In bici non bisogna seguire le indicazioni stradali per Koper, ma svoltare a destra fuori dal paese nella Železniška cesta, che attraversa la zona bonificata, dove è sorto il nuovo grande porto. Sviluppato nel dopoguerra, è oggi non solo il più importante della Slovenia, ma compete e collabora con gli altri grandi scali nord adriatici. Qui come altrove le navi sono cosmiche, le gru sono marziane, i container sono alieni. Uno straniamento stemperato solo dall’odore del mare, portato da una brezza d’imbatto.

Con la bici si entra in città, veloci e liberi come antichi cavalieri. Koper oggi, Capodistria ieri e ancor prima Caput Istriae, Justinopolis in onore di Giustino II imperatore di Costantinopoli, Capraea Istriae per i romani, Egida per i primi coloni greci, nipoti dei mitici argonauti. La bonifica ottocentesca e l’urbanizzazione recente hanno nascosto l’originaria insularità, che ancora affascina guardando le stampe antiche o passeggiando lungo le rive che la circondano sull’ex-perimetro d’età veneziana. Riva San Pietro, Riva Sant’Anna, Riva del Dosso, Riva di Vetraia, Riva dei Cantieri, Riva Nazario Sauro, Riva Castel Leone, leggo sulla mia vecchia guida percorrendo tutto l’anello stradale che va in senso antiorario, partendo dalla Porta della Muda, l’unica sopravvissuta delle dodici esistenti. È una piccola mappa, a corredo della guida del 1920, in cui Capodistria era ancora immersa in un azzurrino pallido come il cielo di questo mezzogiorno d’inverno. Ma era l’azzurrino Adriatico che la circondava per i tre quarti, mentre a sud le acque si riducevano a un canale che separava la città dalle saline. Non solo le porte sono scomparse, ma anche i tanti mandracchi che erano affollati di barche e di vele: San Pietro, Sant’Andrea, Isolana, Tintoria, Porporella, Bossedraga, testimoni di una antica consuetudine d’arti marinaresche.

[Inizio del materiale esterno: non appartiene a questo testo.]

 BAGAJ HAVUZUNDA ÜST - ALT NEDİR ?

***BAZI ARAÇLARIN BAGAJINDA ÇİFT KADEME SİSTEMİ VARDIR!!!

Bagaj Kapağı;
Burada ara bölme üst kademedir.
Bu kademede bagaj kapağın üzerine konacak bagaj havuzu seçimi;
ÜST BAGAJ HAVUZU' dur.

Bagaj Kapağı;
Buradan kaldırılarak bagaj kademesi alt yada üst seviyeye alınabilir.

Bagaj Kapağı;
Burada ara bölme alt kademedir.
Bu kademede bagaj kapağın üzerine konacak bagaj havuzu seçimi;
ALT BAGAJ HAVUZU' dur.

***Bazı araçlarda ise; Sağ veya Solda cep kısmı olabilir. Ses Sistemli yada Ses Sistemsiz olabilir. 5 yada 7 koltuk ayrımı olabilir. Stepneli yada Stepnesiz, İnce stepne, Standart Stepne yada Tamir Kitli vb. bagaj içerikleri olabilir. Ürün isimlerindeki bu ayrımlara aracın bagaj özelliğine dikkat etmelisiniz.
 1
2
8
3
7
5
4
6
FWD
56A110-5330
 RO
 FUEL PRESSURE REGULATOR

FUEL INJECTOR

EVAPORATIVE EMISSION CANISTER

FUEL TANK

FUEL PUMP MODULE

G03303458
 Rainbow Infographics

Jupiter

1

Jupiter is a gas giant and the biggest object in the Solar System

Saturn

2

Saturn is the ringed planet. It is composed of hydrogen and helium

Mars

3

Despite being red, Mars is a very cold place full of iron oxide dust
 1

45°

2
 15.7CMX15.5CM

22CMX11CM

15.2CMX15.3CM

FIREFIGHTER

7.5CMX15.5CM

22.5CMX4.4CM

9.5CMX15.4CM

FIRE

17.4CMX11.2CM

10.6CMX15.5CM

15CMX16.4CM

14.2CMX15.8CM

Lascio le rive per andare in quella che era piazza del Duomo e ora è Tito Trg, toponomastica che ha resistito anche ai rivolgimenti post jugoslavi. I leoni marciani, le croci cattoliche, le stelle partigiane, le bandiere slovena, europea e italiana, sono i tanti simboli che s’accalcano sulla piazza, oggi semideserta, di questa piccola-grande capitale istriana. Mangio un burek balcanico e bevo una pivo slovena, al Pekarna Europa Panificio, che nel nome e nell’offerta è un perfetto concentrato di saporiti sincretismi contemporanei. “Dobar apetit!”, mi dice sorridendo a bocca piena un bambino che esce felice dal forno con la sua pizza.